The French Reformed Church in 2012

The French Reformed Church is the Church with the largest number of members although  other Protestant Churches do exist in France –   there are about 110 000 known families, about 350 000 people. Nearly 500 worship associations have been created, they serve more than 850 places where services are held with varying regularity. 300 pastors work in parishes whereas 60 others have another ministries, for example: teaching theology, military or hospital chaplains, the administration of the Church, communication or social work. Around 70 pastors are seconded to works of charity and Protestant movements. About 30% of the pastors are women and there are likely to be more. Most pastors are married (85%).

There is a permanent Lutheran-Reformed Council made up of the French Reformed Church, the Lutheran Evangelical Church and the Union of Protestant Churches in Alsace and Lorraine. This Council deals with European agreements at the French level, for example the recognition of different ministries and the training of pastors.

The French Protestant Church is a member of the French Protestant Federation and also the World Alliance of Reformed Churches and the Ecumenical Council of Churches.

The French United Protestant Church (2013)

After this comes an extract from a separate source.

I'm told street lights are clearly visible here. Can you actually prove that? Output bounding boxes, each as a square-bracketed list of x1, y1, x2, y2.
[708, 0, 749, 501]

  • Logo of the United Protestant Church of France © EPUF
  • Emmanuelle Seybold - 1st woman elected EPUdF Secretary General © Réforme

After a long period of preparation which began with the national of Sochaux in 1997, the French Reformed Church finally united with the French Lutheran Church to form one Church: ‘the French United Protestant Church, Lutheran and Reformed Communion’. This became official on the 1st January 2013. The first national synod of the united Church took place from 8 – 12 May 2013 in Lyon. National institutions are common to both Churches and there is one body of pastors for both Churches but local parishes remain either Reformed or Lutheran.